**TO DO**
Take every line from the records below that includes the word "burst".

BEGIN INPUT

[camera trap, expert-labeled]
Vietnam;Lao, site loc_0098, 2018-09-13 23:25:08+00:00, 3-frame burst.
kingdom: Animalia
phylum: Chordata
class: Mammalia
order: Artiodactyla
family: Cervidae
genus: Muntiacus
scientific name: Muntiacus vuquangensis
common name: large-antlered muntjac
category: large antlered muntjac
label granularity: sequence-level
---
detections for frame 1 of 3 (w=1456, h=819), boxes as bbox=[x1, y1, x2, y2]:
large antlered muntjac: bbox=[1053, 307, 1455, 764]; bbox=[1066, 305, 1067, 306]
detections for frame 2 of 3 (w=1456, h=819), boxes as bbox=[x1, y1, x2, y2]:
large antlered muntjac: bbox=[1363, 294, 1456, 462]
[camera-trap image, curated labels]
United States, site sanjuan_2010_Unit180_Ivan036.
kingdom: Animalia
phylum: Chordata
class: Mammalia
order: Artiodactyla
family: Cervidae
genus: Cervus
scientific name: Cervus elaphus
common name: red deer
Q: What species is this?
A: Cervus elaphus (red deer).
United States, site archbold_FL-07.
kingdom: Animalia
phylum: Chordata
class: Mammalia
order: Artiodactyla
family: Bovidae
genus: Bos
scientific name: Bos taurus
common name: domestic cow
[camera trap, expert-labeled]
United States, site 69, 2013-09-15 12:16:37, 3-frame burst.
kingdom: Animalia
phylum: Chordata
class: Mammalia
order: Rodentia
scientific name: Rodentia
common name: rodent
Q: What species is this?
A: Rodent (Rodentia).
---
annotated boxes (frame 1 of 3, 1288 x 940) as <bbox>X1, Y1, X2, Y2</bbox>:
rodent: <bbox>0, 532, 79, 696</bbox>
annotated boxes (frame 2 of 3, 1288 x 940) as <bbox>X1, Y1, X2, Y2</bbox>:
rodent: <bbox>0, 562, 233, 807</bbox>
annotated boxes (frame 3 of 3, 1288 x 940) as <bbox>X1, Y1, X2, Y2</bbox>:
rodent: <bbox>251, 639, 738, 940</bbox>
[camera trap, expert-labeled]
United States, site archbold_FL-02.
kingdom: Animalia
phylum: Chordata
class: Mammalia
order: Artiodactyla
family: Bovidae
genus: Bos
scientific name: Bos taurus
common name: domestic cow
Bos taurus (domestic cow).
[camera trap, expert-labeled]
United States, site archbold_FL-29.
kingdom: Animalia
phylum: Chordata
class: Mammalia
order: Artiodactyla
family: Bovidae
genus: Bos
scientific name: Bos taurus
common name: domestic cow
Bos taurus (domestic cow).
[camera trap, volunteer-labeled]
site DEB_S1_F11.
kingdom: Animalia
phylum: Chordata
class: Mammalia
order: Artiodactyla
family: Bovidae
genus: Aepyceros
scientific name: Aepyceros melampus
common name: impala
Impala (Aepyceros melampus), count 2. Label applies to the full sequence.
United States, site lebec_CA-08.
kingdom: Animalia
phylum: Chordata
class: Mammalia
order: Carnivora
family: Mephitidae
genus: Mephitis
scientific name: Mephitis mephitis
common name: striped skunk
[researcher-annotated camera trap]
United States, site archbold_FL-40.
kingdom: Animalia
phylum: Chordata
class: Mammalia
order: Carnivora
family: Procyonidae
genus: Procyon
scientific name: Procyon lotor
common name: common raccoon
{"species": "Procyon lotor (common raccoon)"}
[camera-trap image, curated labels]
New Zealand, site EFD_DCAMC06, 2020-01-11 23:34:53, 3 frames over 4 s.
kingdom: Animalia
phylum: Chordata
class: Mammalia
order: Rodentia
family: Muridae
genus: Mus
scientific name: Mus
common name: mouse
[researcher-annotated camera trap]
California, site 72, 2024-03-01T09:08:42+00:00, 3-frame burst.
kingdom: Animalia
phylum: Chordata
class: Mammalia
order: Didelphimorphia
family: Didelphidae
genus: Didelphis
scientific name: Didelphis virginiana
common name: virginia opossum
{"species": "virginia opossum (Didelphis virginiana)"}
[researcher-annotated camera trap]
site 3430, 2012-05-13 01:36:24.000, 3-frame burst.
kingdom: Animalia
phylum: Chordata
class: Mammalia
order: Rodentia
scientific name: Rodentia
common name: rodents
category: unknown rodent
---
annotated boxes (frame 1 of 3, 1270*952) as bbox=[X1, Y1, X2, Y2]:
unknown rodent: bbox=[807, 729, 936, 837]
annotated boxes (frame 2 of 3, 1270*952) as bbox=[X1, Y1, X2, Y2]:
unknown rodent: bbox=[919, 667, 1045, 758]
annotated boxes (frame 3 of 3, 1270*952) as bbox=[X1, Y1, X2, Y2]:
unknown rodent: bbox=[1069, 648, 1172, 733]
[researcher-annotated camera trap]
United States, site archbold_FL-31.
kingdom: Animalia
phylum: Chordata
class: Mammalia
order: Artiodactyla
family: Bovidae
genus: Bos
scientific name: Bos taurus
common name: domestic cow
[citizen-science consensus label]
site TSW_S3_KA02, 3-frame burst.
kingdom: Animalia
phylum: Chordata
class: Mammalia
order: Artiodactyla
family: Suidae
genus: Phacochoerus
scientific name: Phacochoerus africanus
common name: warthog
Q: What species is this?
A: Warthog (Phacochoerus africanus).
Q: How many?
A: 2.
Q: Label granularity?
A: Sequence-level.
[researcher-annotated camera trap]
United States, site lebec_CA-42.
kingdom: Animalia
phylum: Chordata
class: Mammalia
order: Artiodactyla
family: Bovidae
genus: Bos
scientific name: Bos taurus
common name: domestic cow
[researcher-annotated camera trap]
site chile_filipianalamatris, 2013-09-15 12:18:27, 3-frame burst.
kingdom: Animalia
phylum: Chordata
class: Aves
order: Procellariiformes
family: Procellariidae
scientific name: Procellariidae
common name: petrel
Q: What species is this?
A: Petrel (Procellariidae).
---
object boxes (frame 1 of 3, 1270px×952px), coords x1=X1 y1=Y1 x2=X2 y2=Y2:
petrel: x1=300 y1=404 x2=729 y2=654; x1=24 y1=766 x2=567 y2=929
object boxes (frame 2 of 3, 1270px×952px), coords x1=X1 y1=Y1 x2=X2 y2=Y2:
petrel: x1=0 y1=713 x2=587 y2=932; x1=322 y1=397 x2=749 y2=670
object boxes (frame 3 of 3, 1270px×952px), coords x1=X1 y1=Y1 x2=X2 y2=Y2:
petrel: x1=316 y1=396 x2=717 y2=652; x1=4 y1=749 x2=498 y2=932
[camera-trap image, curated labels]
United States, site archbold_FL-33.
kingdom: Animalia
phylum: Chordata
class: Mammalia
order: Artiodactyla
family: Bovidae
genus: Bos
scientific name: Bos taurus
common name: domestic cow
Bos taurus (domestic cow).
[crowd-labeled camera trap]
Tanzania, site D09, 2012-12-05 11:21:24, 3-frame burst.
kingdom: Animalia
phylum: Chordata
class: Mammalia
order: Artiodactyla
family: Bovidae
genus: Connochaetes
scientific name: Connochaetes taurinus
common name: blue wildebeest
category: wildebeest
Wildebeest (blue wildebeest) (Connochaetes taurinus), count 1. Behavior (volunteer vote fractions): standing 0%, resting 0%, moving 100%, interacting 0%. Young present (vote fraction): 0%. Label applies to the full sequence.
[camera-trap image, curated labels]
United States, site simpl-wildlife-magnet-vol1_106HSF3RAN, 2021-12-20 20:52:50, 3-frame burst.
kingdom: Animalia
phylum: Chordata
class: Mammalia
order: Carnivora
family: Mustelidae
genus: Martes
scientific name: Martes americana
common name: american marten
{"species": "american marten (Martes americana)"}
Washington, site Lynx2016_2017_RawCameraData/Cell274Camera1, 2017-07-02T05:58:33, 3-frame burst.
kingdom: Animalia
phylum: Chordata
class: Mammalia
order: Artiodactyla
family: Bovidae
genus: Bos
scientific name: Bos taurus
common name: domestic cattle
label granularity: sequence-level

END INPUT

**SOLUTION TO THIS EXERCISE**
Vietnam;Lao, site loc_0098, 2018-09-13 23:25:08+00:00, 3-frame burst.
United States, site 69, 2013-09-15 12:16:37, 3-frame burst.
California, site 72, 2024-03-01T09:08:42+00:00, 3-frame burst.
site 3430, 2012-05-13 01:36:24.000, 3-frame burst.
site TSW_S3_KA02, 3-frame burst.
site chile_filipianalamatris, 2013-09-15 12:18:27, 3-frame burst.
Tanzania, site D09, 2012-12-05 11:21:24, 3-frame burst.
United States, site simpl-wildlife-magnet-vol1_106HSF3RAN, 2021-12-20 20:52:50, 3-frame burst.
Washington, site Lynx2016_2017_RawCameraData/Cell274Camera1, 2017-07-02T05:58:33, 3-frame burst.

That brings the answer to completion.